## Problem
Output, word for word, the line that contains "How far from" and all lines following it to the end of the listing. Drop the pictures.
━━━ Information given ━━━
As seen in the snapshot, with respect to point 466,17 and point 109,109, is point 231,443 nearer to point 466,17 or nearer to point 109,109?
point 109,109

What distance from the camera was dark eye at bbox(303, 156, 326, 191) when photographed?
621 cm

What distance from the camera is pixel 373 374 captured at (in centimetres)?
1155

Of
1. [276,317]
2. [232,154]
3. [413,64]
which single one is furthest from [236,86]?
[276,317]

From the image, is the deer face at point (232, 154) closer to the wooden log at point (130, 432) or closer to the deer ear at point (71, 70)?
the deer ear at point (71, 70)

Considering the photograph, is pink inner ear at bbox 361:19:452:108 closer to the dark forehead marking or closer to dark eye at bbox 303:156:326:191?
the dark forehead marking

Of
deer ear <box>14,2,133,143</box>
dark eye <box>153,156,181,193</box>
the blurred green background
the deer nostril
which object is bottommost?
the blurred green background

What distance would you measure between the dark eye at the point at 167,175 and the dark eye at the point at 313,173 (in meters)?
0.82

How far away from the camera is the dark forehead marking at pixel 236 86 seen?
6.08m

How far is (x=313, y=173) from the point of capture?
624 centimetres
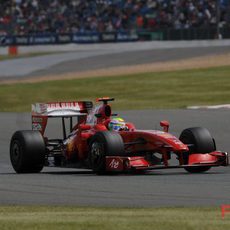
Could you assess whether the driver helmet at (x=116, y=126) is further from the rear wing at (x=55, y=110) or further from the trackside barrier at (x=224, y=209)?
the trackside barrier at (x=224, y=209)

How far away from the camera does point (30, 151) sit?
1438cm

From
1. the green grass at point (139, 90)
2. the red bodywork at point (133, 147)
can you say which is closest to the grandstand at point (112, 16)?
the green grass at point (139, 90)

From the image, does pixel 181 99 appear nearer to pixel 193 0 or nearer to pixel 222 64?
pixel 222 64

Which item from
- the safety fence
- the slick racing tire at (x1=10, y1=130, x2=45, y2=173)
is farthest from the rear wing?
the safety fence

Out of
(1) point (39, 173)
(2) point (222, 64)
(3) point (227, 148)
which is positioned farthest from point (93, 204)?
(2) point (222, 64)

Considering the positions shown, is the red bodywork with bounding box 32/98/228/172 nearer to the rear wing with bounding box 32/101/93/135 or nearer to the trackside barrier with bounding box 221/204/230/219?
the rear wing with bounding box 32/101/93/135

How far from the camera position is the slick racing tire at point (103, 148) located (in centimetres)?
1347

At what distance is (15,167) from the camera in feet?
48.4

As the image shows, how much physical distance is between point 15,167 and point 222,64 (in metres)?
23.6

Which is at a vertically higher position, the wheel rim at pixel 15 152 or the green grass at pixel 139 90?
the wheel rim at pixel 15 152

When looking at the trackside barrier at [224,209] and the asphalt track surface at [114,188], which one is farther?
the asphalt track surface at [114,188]

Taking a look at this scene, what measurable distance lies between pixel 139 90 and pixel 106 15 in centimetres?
2158

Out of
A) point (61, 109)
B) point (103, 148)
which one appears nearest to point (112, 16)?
point (61, 109)

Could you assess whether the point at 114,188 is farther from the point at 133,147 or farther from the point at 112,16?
the point at 112,16
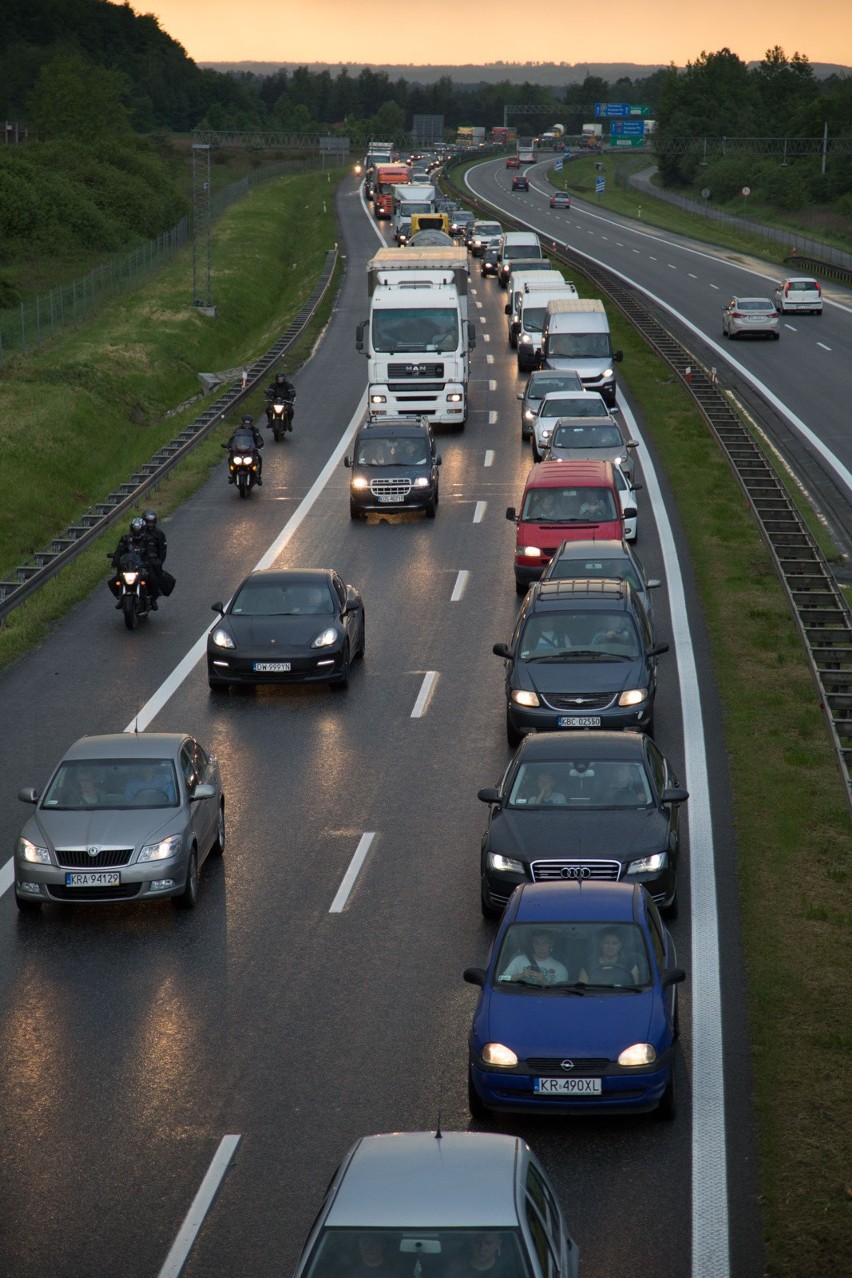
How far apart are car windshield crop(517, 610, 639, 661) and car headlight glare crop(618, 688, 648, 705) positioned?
639 mm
━━━
## Solution for this problem
How far from the camera position is the slick racing tire at point (103, 148) located (in centimetres)?
1347

At what distance is (15,167) from the camera in feet?
48.4

As the image shows, how much physical distance is between point 15,167 and point 222,64 (in metres)?
23.6

Which is at a vertically higher position, the wheel rim at pixel 15 152 or the green grass at pixel 139 90?
the wheel rim at pixel 15 152

When looking at the trackside barrier at [224,209] and the asphalt track surface at [114,188], which one is farther?
the asphalt track surface at [114,188]

Taking a look at this scene, what measurable distance lies between pixel 139 90 and pixel 106 15 in centimetres?
2158

Out of
A) point (61, 109)
B) point (103, 148)
which one appears nearest to point (112, 16)?
point (61, 109)

Could you assess whether the point at 114,188 is farther from the point at 133,147 or farther from the point at 112,16?
the point at 112,16
How far apart are car windshield crop(517, 610, 639, 661) and car headlight glare crop(618, 688, 648, 705) positioned?
639 mm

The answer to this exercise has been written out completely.